Task to carry out: Write the listing out again word for word, leaving each picture behind.

Supplied data:

..............................

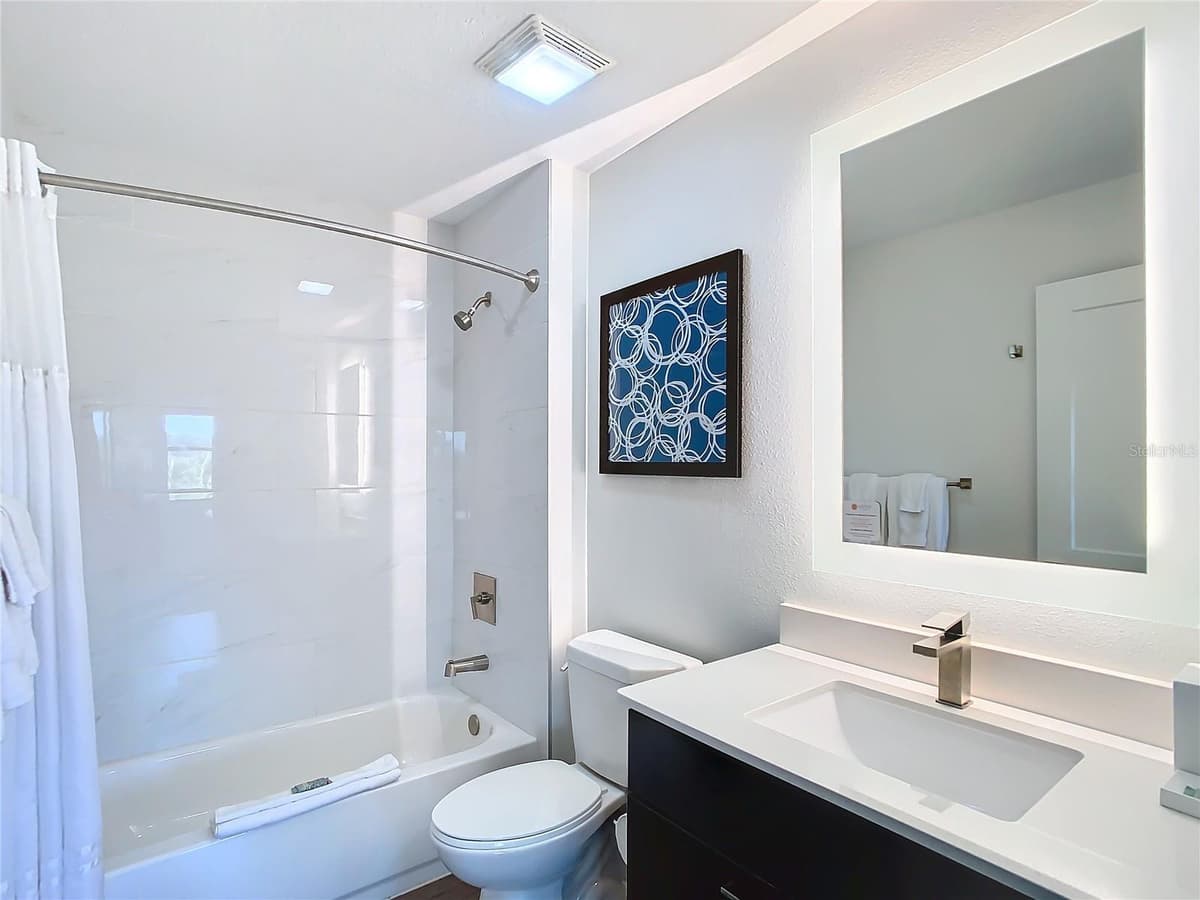 14501 GROVE RESORT AVENUE — photo 42 of 65
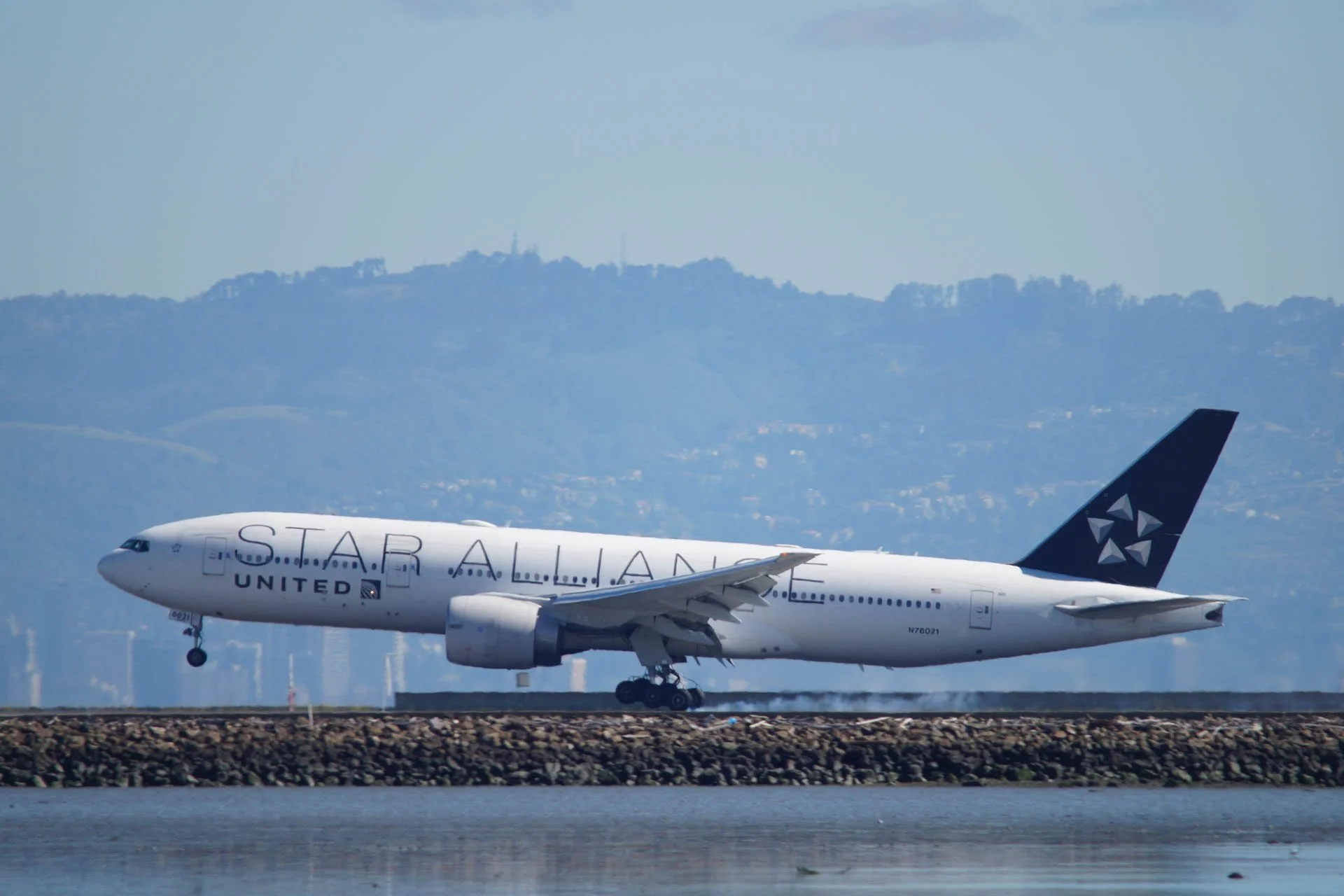 United Airlines - N76021 - Boeing 777-200ER - Star Alliance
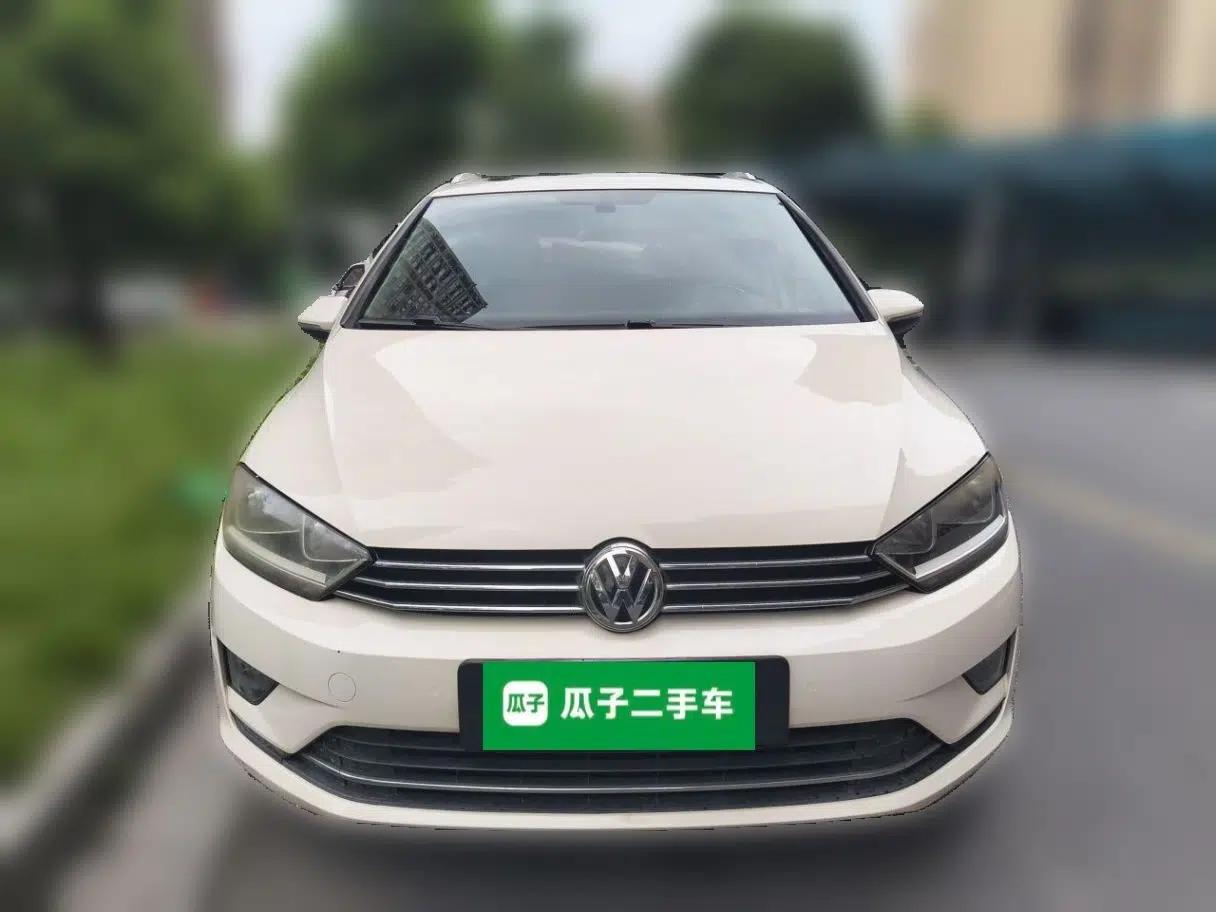 Volkswagen Golf Sportsvan 2016 230TSI Manual Entry-Level Trim — миниатюра 2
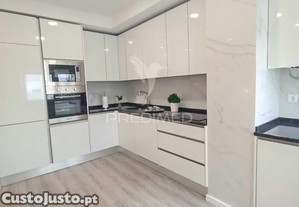 T3 remodelado em são vicente a menos de 10 mins a pé do comboio de santa apolónia (650m) e com vista rio!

..............................

Final answer:
 14501 GROVE RESORT AVENUE — photo 42 of 65
 United Airlines - N76021 - Boeing 777-200ER - Star Alliance
 Volkswagen Golf Sportsvan 2016 230TSI Manual Entry-Level Trim — миниатюра 2
 T3 remodelado em são vicente a menos de 10 mins a pé do comboio de santa apolónia (650m) e com vista rio!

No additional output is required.